## START Selected passage

And that’s when I started, up in Philadelphia. I moved up there with my Dad, not living with him, but like very close to him.


I still had a lot of rage for him, and he married this chick. I couldn’t even possibly begin to go into that. I would go into his house and take stuff. I just thought that he deserved whatever I did totally to act however I wanted to, because of one thing that he had done.


I tried to go see this counselor at my school up there. He was the only person that I ever, like counselor type person, that I would ever talk to, and tried to explain to him some of the things. And he told me that I had this personality where I was always trying to fill myself. I said I eat too much, I smoke, I do bong hits, whatever it is, I bite my nails. And he said that there was an ancient Chinese philosophy where there is this type of person that always tries to fill themselves, to fill this hole, and they will fill it with whatever they can. And that what I should do is accept being empty.


And I tried that for a while. I started to isolate. I spent time alone. But most of the time I spent it with people, but alone. I would go to this place in Philly called “the Stars,” which was like way out on the wrong side of town. I would walk in and it was like, “Hi, I’m white, and you’re all not.” It was like a Jamaican dance hall. They searched you at the door and stuff, for guns.


And I would hang out all night. Shit like that, just going places where I could be alone in a group of people.


I would miss appointments with this counselor through that school, I would miss classes. It used to just kill me because it was like what I wanted to do. I was in art school and I was doing the shit that I wanted to do. And I would say to myself, “No, I don’t want to get high before I go to class.” Because I am doing photography and you have to remember logic, which is not easy for me, but I would get high anyway. And that whole fucking pain was always there.


The one thing that I can say about my whole life is that I hurt. I really believed that there was something wrong and I really didn’t think about suicide, but I used to think about just absolutely not caring either way. If I lived, I lived. If I died, I died. I used to walk out of movies halfway.


It doesn’t matter how it ends. I seen enough, I’m ready, it doesn’t matter. But I used to always feel stagnant. Nothing was going to change. Nothing ever changed, no matter where I was it didn’t matter. I would build my hopes up for one thing and then it would fall. So no use to do that.


I really try to get inside my head. Like walk around, it’s so hard to explain, like putting myself into a psychosis. Just walk around in my head and not be a part of anything, like watching a movie. And then feeling bad because I wasn’t a part of anything. It’s like let me separate myself and then fill back with the wrong part.
I was completely agnostic. I was completely apathetic to anything. I tried to find a God for a while and then I realized that you’ll never know either way, right, so I just became totally agnostic at whatever I did, and it was a real easy way to do anything.

## END Selected passage
## START Source excerpt

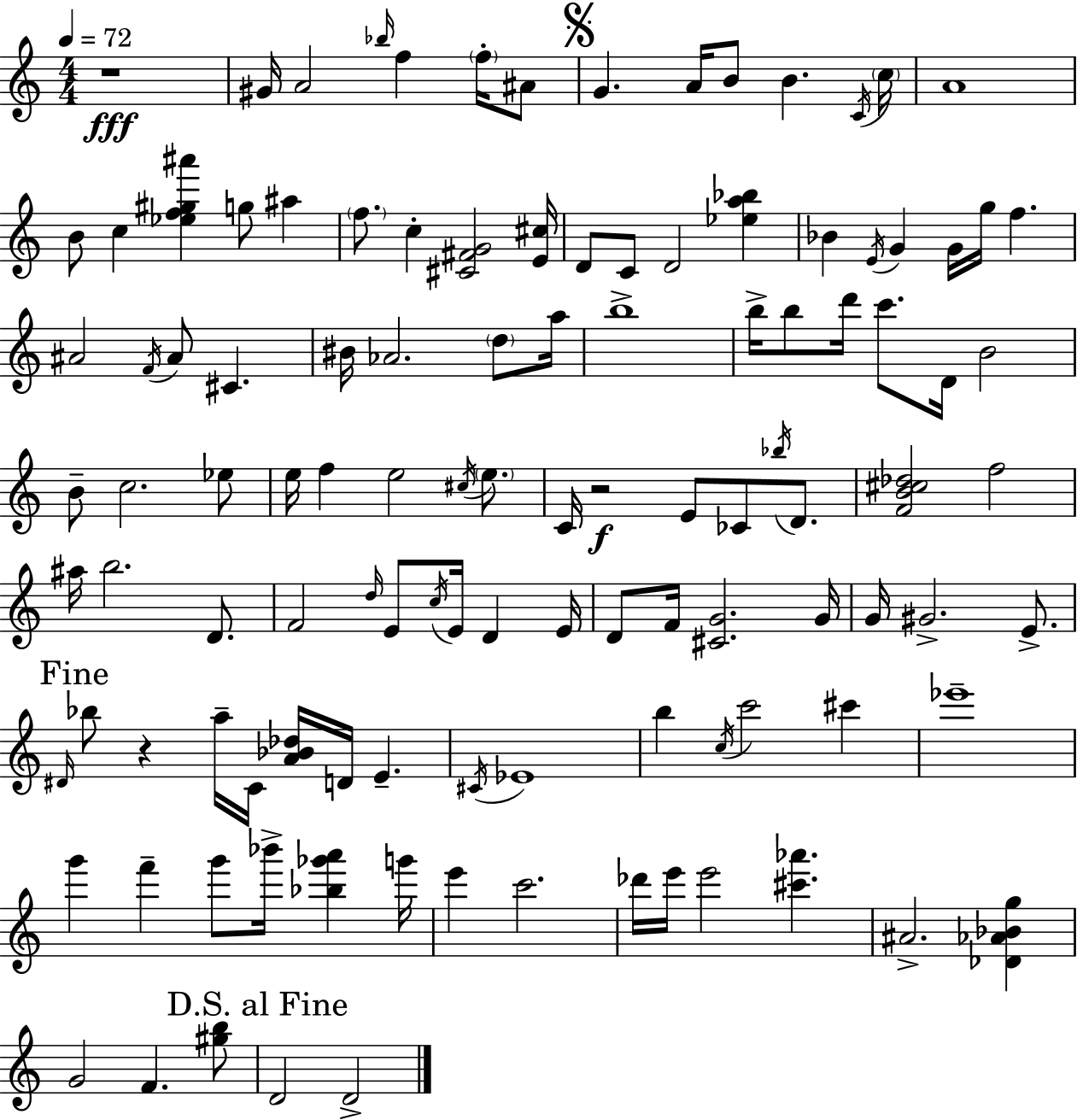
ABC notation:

## END Source excerpt

Your objective: In the account of life in Philadelphia, what did the school counselor say the narrator should do?

Task solution: Accept being empty.